About a year ago, I happened upon this statement about the Monitor in the Harvard Business Review – under the charming heading of “do things that don’t interest you”:

“Many things that end up” being meaningful, writes social scientist Joseph Grenny, “have come from conference workshops, articles, or online videos that began as a chore and ended with an insight. My work in Kenya, for example, was heavily influenced by a Christian Science Monitor article I had forced myself to read 10 years earlier. Sometimes, we call things ‘boring’ simply because they lie outside the box we are currently in.”

If you were to come up with a punchline to a joke about the Monitor, that would probably be it. We’re seen as being global, fair, insightful, and perhaps a bit too earnest. We’re the bran muffin of journalism.

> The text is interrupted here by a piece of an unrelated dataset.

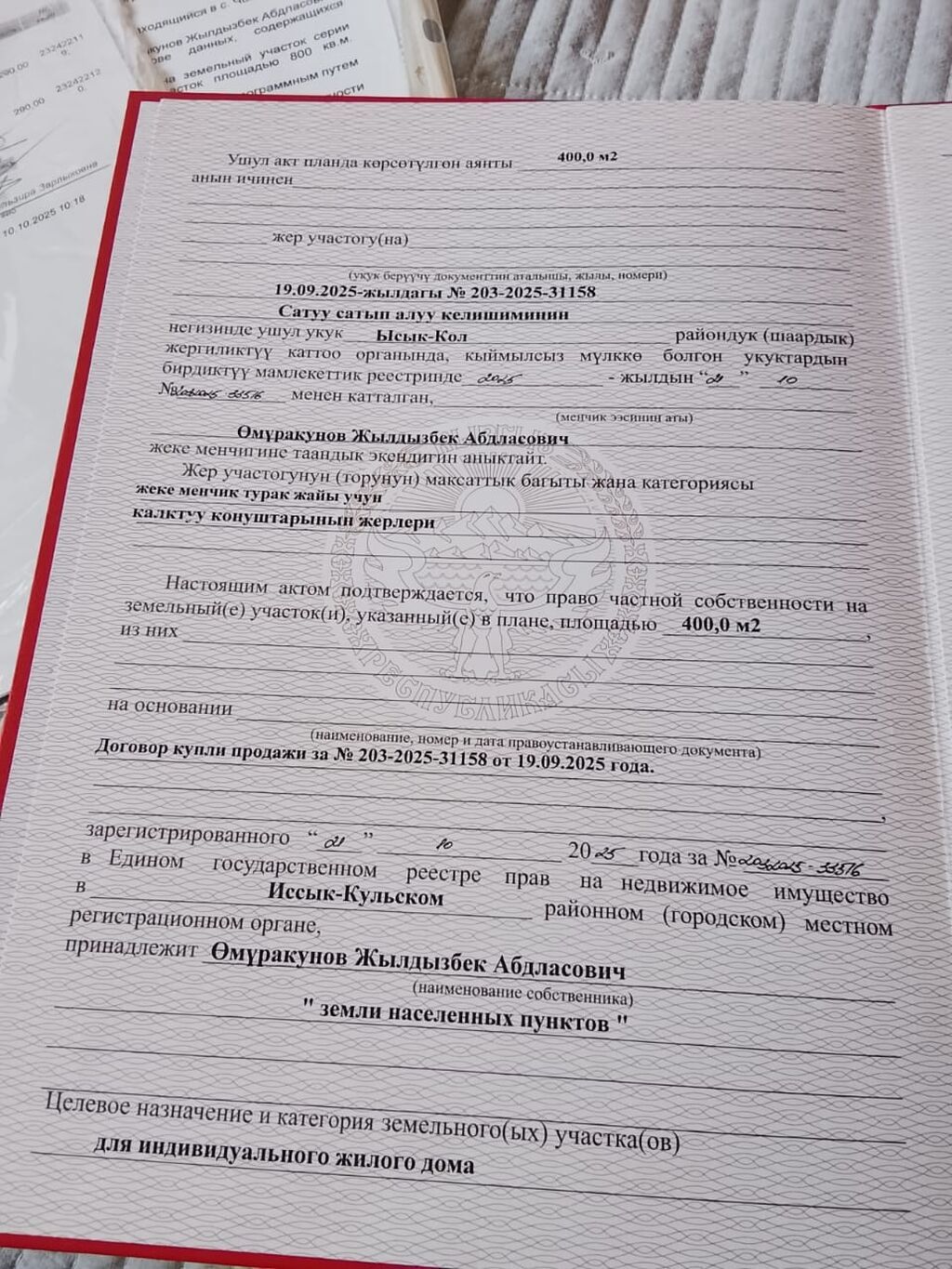 Продам участок 4 сотки под ИЖС в Чон-Сары-Ой: фото 2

But you know what? We change lives. And I’m going to argue that we change lives precisely because we force open that too-small box that most human beings think they live in.

The Monitor is a peculiar little publication that’s hard for the world to figure out. We’re run by a church, but we’re not only for church members and we’re not about converting people. We’re known as being fair even as the world becomes as polarized as at any time since the newspaper’s founding in 1908.

We have a mission beyond circulation, we want to bridge divides. We’re about kicking down the door of thought everywhere and saying, “You are bigger and more capable than you realize. And we can prove it.”